**TASK REQUIREMENTS:** Copy each of these rows out word for word, with no changes.

**Slide chart reasoning rows:**
·····

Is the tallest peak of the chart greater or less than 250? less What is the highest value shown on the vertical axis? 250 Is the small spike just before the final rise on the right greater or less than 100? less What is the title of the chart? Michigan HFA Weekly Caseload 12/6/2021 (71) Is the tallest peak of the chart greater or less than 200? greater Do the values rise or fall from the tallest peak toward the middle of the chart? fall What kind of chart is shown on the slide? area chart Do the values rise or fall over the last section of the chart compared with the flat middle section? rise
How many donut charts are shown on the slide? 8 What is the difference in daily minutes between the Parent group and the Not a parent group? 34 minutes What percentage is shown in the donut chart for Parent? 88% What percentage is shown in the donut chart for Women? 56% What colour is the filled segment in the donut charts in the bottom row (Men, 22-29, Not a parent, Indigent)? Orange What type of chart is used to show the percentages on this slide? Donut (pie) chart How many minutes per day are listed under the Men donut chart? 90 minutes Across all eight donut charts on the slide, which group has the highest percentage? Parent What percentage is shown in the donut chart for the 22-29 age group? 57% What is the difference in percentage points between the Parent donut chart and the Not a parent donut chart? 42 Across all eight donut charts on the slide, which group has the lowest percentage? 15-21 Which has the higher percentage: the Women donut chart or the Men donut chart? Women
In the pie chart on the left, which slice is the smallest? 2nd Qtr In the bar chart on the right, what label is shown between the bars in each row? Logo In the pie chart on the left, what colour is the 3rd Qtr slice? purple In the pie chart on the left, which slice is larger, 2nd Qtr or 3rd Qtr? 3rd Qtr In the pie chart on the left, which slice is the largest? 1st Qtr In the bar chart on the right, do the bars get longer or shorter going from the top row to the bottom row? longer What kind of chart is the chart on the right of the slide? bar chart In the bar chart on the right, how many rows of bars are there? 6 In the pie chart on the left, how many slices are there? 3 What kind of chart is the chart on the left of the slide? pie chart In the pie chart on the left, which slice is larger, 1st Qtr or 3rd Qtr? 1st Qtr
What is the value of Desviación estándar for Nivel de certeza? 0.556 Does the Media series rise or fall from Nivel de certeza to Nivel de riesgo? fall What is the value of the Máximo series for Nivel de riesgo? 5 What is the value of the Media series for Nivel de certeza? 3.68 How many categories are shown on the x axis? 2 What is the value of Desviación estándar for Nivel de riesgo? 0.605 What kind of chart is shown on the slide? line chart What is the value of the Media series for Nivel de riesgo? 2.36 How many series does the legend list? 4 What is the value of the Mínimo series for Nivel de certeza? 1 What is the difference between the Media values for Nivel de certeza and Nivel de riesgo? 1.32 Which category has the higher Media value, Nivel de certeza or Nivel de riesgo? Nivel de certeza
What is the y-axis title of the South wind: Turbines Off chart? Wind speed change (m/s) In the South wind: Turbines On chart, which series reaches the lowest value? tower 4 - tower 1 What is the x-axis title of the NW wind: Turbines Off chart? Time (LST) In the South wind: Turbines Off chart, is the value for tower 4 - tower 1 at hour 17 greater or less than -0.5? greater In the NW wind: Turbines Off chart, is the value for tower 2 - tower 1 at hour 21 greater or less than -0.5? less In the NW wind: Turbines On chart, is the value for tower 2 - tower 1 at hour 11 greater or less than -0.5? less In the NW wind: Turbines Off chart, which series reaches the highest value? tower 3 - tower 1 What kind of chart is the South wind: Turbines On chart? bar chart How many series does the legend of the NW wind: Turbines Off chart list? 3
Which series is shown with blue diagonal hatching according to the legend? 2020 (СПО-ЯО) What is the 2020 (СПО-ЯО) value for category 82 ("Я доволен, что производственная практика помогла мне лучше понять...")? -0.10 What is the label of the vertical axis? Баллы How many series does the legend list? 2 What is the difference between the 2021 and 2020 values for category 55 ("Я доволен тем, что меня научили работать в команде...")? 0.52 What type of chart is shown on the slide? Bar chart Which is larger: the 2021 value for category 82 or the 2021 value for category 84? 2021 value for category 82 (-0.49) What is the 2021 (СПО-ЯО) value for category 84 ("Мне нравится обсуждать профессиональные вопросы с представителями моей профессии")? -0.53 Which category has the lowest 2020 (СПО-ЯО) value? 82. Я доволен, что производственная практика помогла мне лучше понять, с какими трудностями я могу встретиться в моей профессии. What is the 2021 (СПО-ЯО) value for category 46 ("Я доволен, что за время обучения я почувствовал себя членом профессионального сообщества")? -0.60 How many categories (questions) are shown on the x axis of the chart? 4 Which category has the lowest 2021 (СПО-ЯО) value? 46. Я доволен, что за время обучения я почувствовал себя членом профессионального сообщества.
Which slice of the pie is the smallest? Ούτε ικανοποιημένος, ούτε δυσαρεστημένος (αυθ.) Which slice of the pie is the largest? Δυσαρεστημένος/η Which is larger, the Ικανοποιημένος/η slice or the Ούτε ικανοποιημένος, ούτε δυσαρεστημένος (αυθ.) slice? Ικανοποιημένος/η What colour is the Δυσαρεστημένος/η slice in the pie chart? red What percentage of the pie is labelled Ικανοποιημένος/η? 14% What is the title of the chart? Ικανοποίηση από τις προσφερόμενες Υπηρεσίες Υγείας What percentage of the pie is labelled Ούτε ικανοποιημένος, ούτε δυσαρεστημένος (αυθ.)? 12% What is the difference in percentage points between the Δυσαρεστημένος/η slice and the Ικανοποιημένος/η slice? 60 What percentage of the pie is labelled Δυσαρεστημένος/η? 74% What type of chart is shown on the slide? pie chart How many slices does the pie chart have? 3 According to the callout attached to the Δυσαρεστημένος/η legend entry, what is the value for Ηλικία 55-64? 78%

·····

**ANSWER BOX:**
Is the tallest peak of the chart greater or less than 250? less What is the highest value shown on the vertical axis? 250 Is the small spike just before the final rise on the right greater or less than 100? less What is the title of the chart? Michigan HFA Weekly Caseload 12/6/2021 (71) Is the tallest peak of the chart greater or less than 200? greater Do the values rise or fall from the tallest peak toward the middle of the chart? fall What kind of chart is shown on the slide? area chart Do the values rise or fall over the last section of the chart compared with the flat middle section? rise
How many donut charts are shown on the slide? 8 What is the difference in daily minutes between the Parent group and the Not a parent group? 34 minutes What percentage is shown in the donut chart for Parent? 88% What percentage is shown in the donut chart for Women? 56% What colour is the filled segment in the donut charts in the bottom row (Men, 22-29, Not a parent, Indigent)? Orange What type of chart is used to show the percentages on this slide? Donut (pie) chart How many minutes per day are listed under the Men donut chart? 90 minutes Across all eight donut charts on the slide, which group has the highest percentage? Parent What percentage is shown in the donut chart for the 22-29 age group? 57% What is the difference in percentage points between the Parent donut chart and the Not a parent donut chart? 42 Across all eight donut charts on the slide, which group has the lowest percentage? 15-21 Which has the higher percentage: the Women donut chart or the Men donut chart? Women
In the pie chart on the left, which slice is the smallest? 2nd Qtr In the bar chart on the right, what label is shown between the bars in each row? Logo In the pie chart on the left, what colour is the 3rd Qtr slice? purple In the pie chart on the left, which slice is larger, 2nd Qtr or 3rd Qtr? 3rd Qtr In the pie chart on the left, which slice is the largest? 1st Qtr In the bar chart on the right, do the bars get longer or shorter going from the top row to the bottom row? longer What kind of chart is the chart on the right of the slide? bar chart In the bar chart on the right, how many rows of bars are there? 6 In the pie chart on the left, how many slices are there? 3 What kind of chart is the chart on the left of the slide? pie chart In the pie chart on the left, which slice is larger, 1st Qtr or 3rd Qtr? 1st Qtr
What is the value of Desviación estándar for Nivel de certeza? 0.556 Does the Media series rise or fall from Nivel de certeza to Nivel de riesgo? fall What is the value of the Máximo series for Nivel de riesgo? 5 What is the value of the Media series for Nivel de certeza? 3.68 How many categories are shown on the x axis? 2 What is the value of Desviación estándar for Nivel de riesgo? 0.605 What kind of chart is shown on the slide? line chart What is the value of the Media series for Nivel de riesgo? 2.36 How many series does the legend list? 4 What is the value of the Mínimo series for Nivel de certeza? 1 What is the difference between the Media values for Nivel de certeza and Nivel de riesgo? 1.32 Which category has the higher Media value, Nivel de certeza or Nivel de riesgo? Nivel de certeza
What is the y-axis title of the South wind: Turbines Off chart? Wind speed change (m/s) In the South wind: Turbines On chart, which series reaches the lowest value? tower 4 - tower 1 What is the x-axis title of the NW wind: Turbines Off chart? Time (LST) In the South wind: Turbines Off chart, is the value for tower 4 - tower 1 at hour 17 greater or less than -0.5? greater In the NW wind: Turbines Off chart, is the value for tower 2 - tower 1 at hour 21 greater or less than -0.5? less In the NW wind: Turbines On chart, is the value for tower 2 - tower 1 at hour 11 greater or less than -0.5? less In the NW wind: Turbines Off chart, which series reaches the highest value? tower 3 - tower 1 What kind of chart is the South wind: Turbines On chart? bar chart How many series does the legend of the NW wind: Turbines Off chart list? 3
Which series is shown with blue diagonal hatching according to the legend? 2020 (СПО-ЯО) What is the 2020 (СПО-ЯО) value for category 82 ("Я доволен, что производственная практика помогла мне лучше понять...")? -0.10 What is the label of the vertical axis? Баллы How many series does the legend list? 2 What is the difference between the 2021 and 2020 values for category 55 ("Я доволен тем, что меня научили работать в команде...")? 0.52 What type of chart is shown on the slide? Bar chart Which is larger: the 2021 value for category 82 or the 2021 value for category 84? 2021 value for category 82 (-0.49) What is the 2021 (СПО-ЯО) value for category 84 ("Мне нравится обсуждать профессиональные вопросы с представителями моей профессии")? -0.53 Which category has the lowest 2020 (СПО-ЯО) value? 82. Я доволен, что производственная практика помогла мне лучше понять, с какими трудностями я могу встретиться в моей профессии. What is the 2021 (СПО-ЯО) value for category 46 ("Я доволен, что за время обучения я почувствовал себя членом профессионального сообщества")? -0.60 How many categories (questions) are shown on the x axis of the chart? 4 Which category has the lowest 2021 (СПО-ЯО) value? 46. Я доволен, что за время обучения я почувствовал себя членом профессионального сообщества.
Which slice of the pie is the smallest? Ούτε ικανοποιημένος, ούτε δυσαρεστημένος (αυθ.) Which slice of the pie is the largest? Δυσαρεστημένος/η Which is larger, the Ικανοποιημένος/η slice or the Ούτε ικανοποιημένος, ούτε δυσαρεστημένος (αυθ.) slice? Ικανοποιημένος/η What colour is the Δυσαρεστημένος/η slice in the pie chart? red What percentage of the pie is labelled Ικανοποιημένος/η? 14% What is the title of the chart? Ικανοποίηση από τις προσφερόμενες Υπηρεσίες Υγείας What percentage of the pie is labelled Ούτε ικανοποιημένος, ούτε δυσαρεστημένος (αυθ.)? 12% What is the difference in percentage points between the Δυσαρεστημένος/η slice and the Ικανοποιημένος/η slice? 60 What percentage of the pie is labelled Δυσαρεστημένος/η? 74% What type of chart is shown on the slide? pie chart How many slices does the pie chart have? 3 According to the callout attached to the Δυσαρεστημένος/η legend entry, what is the value for Ηλικία 55-64? 78%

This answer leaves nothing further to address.